### Section 4.7: Normal Distribution Applications

#### Key Concepts

In many (but not all) instances, the distribution of a variable is well approximated by a normal curve. This section shows how to use the standard normal table from the previous section to solve problems where the mean and standard deviation are not standard. The variable must be standardized.

#### Standardization

The z-score tells the number of standard deviations an observation x is from the mean, where a negative z-score implies that x is below the mean. z-scores are found by
```  z = (x-mu)/sigma
```
If the z-score is known and the value of x is needed, solving the previous equation for x gives
```  x = mu + z * sigma
```
This simply states that x is z standard deviations above the mean.

#### Examples

Solve Exercise 4.7.2.

Ridge counts in finger prints are approximately normally distributed with a mean mu = 140 and standard deviation sigma = 50.

Find the probability that an individual chosen randomly has a ridge count:

1. of more than 200
2. less than 100
3. between 100 and 200
Solutions:

Always draw a sketch.

(1) The area to the right of 200 under the given normal curve is equal to the area to the right of

```  z = (200 - 140)/50 = 1.20
```
under the standard normal curve.

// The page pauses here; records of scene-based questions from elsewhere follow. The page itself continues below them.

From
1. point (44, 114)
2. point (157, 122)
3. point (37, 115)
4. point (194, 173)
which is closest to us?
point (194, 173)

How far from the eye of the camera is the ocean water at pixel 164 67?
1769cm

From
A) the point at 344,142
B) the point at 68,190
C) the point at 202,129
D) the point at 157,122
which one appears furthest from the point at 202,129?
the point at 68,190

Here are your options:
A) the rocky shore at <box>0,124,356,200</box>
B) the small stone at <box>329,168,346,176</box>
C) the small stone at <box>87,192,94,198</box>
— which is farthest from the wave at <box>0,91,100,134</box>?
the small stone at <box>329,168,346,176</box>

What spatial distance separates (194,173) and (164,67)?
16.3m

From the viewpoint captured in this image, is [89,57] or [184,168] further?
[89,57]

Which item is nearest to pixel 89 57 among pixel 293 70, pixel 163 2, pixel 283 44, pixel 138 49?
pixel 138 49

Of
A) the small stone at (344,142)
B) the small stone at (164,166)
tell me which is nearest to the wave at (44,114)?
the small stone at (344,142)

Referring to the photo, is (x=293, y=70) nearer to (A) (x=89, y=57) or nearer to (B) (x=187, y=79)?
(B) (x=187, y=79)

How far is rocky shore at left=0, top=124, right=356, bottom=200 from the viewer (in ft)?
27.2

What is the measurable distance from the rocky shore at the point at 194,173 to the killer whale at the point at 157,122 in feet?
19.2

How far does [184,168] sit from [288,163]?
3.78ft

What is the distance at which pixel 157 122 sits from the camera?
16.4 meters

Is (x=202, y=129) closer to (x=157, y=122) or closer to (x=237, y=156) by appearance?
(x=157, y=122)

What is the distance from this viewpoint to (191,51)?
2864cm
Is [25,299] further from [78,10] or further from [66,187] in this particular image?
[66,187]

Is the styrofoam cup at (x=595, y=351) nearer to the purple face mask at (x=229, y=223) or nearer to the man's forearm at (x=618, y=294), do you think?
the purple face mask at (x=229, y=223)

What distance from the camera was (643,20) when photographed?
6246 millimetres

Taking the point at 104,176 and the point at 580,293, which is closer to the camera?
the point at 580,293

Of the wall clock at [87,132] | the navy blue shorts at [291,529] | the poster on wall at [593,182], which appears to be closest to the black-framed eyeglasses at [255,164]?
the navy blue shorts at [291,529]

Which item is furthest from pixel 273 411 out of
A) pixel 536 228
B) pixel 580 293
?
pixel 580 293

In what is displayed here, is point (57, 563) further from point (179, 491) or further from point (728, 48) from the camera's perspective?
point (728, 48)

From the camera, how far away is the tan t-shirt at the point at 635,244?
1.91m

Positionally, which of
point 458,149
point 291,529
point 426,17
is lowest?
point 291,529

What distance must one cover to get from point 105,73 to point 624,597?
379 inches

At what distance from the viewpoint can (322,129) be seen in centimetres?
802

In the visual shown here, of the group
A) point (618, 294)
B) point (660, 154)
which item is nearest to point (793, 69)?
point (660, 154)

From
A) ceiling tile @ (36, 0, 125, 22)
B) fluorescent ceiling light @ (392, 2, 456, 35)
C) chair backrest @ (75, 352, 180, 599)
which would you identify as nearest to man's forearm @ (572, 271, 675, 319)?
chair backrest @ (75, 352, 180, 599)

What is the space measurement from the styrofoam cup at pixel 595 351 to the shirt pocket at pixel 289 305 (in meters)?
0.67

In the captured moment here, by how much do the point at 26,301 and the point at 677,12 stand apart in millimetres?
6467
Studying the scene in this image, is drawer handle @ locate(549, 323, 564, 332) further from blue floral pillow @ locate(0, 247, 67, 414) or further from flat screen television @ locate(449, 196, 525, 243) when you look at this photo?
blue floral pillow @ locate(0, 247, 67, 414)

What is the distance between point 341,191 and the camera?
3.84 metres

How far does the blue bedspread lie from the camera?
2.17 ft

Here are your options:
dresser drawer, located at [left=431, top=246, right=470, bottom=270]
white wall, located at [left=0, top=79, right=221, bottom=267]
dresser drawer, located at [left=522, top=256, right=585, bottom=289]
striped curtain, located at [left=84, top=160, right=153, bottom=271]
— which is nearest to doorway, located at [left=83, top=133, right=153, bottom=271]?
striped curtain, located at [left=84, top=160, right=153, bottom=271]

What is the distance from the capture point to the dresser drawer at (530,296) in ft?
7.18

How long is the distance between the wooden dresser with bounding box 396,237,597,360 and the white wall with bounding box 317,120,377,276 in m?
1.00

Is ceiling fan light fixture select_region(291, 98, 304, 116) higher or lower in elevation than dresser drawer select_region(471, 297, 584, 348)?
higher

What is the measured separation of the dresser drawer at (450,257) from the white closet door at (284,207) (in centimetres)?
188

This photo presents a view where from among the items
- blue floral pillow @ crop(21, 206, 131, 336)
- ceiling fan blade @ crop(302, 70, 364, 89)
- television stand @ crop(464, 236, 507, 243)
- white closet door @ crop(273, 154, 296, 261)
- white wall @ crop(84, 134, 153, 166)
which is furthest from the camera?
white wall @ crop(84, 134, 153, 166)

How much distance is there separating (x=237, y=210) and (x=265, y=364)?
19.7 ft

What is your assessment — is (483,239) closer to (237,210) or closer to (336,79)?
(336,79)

The area to the left of 1.20 is .8849 from the table, so the answer is 1 - .8849 = .1151.

(2) The area to the left of 100 under the given normal curve is equal to the area to the left of

```  z = (100 - 140) / 50 = -0.80
```
under the standard normal curve. This area is .2119 from the table.

(3) The area between 100 and 200 under the given normal curve is equal to the area between -0.80 and 1.20 under the standard normal curve. From the above solutions, this is .8849 - .2119 = .6730.